• [DIRECTION]: Could you copy everything from the line containing "How far does" down to the end of the entries, switching "camera" to "viewer" and leaving all else untouched?

• [Entries on spatial positioning]:
####

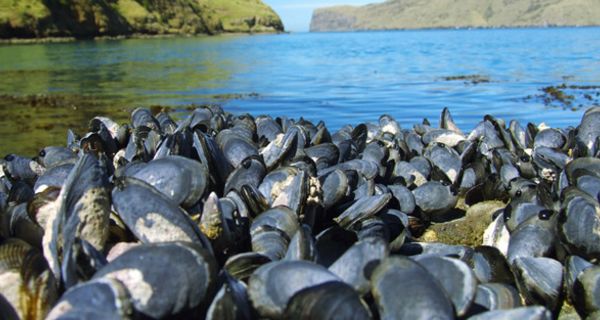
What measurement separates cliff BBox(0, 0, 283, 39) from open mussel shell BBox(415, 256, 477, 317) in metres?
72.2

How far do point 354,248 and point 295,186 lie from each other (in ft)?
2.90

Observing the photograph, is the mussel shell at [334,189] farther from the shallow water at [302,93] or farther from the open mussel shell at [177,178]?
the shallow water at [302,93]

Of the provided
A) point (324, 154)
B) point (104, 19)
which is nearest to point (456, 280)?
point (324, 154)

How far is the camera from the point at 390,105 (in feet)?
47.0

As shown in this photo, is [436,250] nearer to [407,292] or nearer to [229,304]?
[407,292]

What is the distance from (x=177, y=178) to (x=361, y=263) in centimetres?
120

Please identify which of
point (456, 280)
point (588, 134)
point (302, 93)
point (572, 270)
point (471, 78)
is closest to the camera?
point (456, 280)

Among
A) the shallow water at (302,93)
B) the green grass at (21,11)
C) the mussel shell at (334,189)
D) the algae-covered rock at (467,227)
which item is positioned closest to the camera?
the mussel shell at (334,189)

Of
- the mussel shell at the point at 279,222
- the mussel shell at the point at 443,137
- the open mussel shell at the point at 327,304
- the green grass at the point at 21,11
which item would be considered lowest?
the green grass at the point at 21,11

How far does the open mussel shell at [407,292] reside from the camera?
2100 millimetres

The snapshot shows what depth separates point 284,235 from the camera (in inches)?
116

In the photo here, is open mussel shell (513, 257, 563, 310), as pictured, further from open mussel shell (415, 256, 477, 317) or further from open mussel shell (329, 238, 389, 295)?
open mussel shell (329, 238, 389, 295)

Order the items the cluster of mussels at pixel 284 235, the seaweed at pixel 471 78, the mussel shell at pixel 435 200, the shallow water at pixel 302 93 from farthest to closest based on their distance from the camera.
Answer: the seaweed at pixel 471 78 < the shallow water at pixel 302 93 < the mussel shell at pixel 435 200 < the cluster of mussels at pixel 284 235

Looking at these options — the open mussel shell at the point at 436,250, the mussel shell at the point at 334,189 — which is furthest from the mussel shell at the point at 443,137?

####

• [REPLY TO THE TASK]:
How far does the open mussel shell at [407,292] reside from the viewer?
2100 millimetres

The snapshot shows what depth separates point 284,235 from the viewer (in inches)?
116

In the photo here, is open mussel shell (513, 257, 563, 310), as pictured, further from open mussel shell (415, 256, 477, 317) or further from open mussel shell (329, 238, 389, 295)?
open mussel shell (329, 238, 389, 295)

Order the items the cluster of mussels at pixel 284 235, the seaweed at pixel 471 78, the mussel shell at pixel 435 200, the shallow water at pixel 302 93 from farthest to closest based on their distance from the viewer.
Answer: the seaweed at pixel 471 78 < the shallow water at pixel 302 93 < the mussel shell at pixel 435 200 < the cluster of mussels at pixel 284 235

Looking at these options — the open mussel shell at the point at 436,250, the mussel shell at the point at 334,189 — which is furthest from the mussel shell at the point at 443,137?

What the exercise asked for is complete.